Unnamed: 0,SUBZONE_N,real_price,travel__cn
0,ADMIRALTY,393255.777228,50.916667
1,ALEXANDRA HILL,400363.665595,24.6
2,ALJUNIED,381270.731677,18.516667
3,ANAK BUKIT,599948.774799,40.883333
4,BALESTIER,421755.347798,31.883333


In [6]:
#pseudocode draft 1
# INPUTS: (amenity * score) tuples, (resale_low_range * resale_high_range) tuple, max_travel_time int
# name of amenity needs to match the column name for easy processing

def our_algorithm(resale_range, list_of_tuples_from_website, max_travel_time):
    
    #filter out based on resale range
    filtered_resale = resale_and_travel[(resale_range[0] <= resale_and_travel['real_price']) & (resale_and_travel['real_price'] <= resale_range[1])]
    #filter out long travel times
    filtered_travel_time = filtered_resale[filtered_resale['travel__cn']<= max_travel_time]
    #get names of the filtered subdistricts
    filtered_subdistrict_names = filtered_travel_time['SUBZONE_N']

    #initialise result_list
    result_list = []
    
    # using names
    subdistrict_database_prices = subdistrict_database[subdistrict_database['SUBZONE_N'].isin(filtered_subdistrict_names)]
    #reset index
    subdistrict_database_prices = subdistrict_database_prices.reset_index()

    #calculate score for each subdistrict row
    for index, row in subdistrict_database_prices.iterrows():
        #initialise score for row
        result = 0
        #compute based on inputs
        for amenity, score in list_of_tuples_from_website:
            result += list(subdistrict_database_prices.iterrows())[index][1][amenity] * score
        result_list.append((index, result))
    
    #sort the list
    result_list.sort(key = lambda result: result[1], reverse = True)

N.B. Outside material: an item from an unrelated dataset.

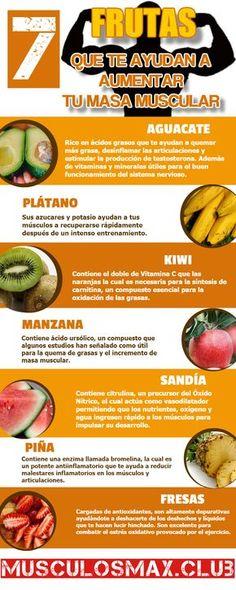 Las 7 frutas que debes comer para aumentar la masa muscular #nutrición #fitness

    #keep the top 10 results
    result_list = result_list[:10]

    #return the database with those results by taking the indices in result_list
    result_database = pd.DataFrame(subdistrict_database_prices.iloc[list(map(lambda result: result[0], result_list))])

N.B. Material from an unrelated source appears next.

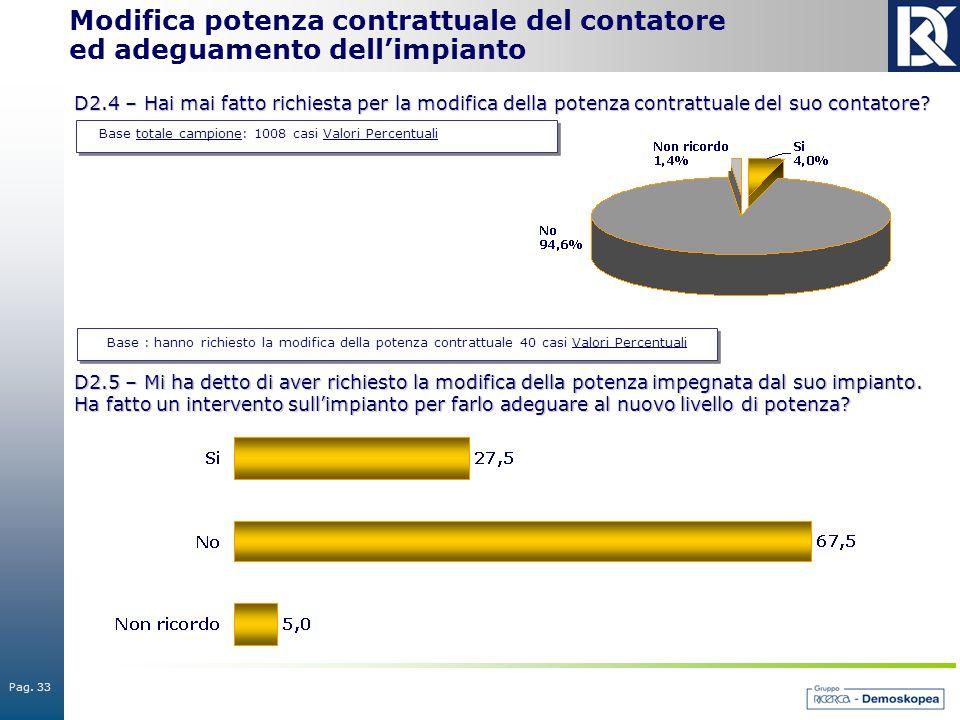 Pag. 33 Base totale campione: 1008 casi Valori Percentuali Modifica potenza contrattuale del contatore ed adeguamento dell'impianto D2.4 – Hai mai fat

    #append their score to the database
    scores_list = []
    for index, score in result_list:
        scores_list.append(score)
    result_database['SCORE'] = scores_list

    #return database
    return result_database

def clean_algorithm_results(result_database):
    #given the database of our top 10 results
    #return the desired outputs in dictionary format for easy access
    pass

In [7]:
#run the actual code
#import subdistrict_database
#...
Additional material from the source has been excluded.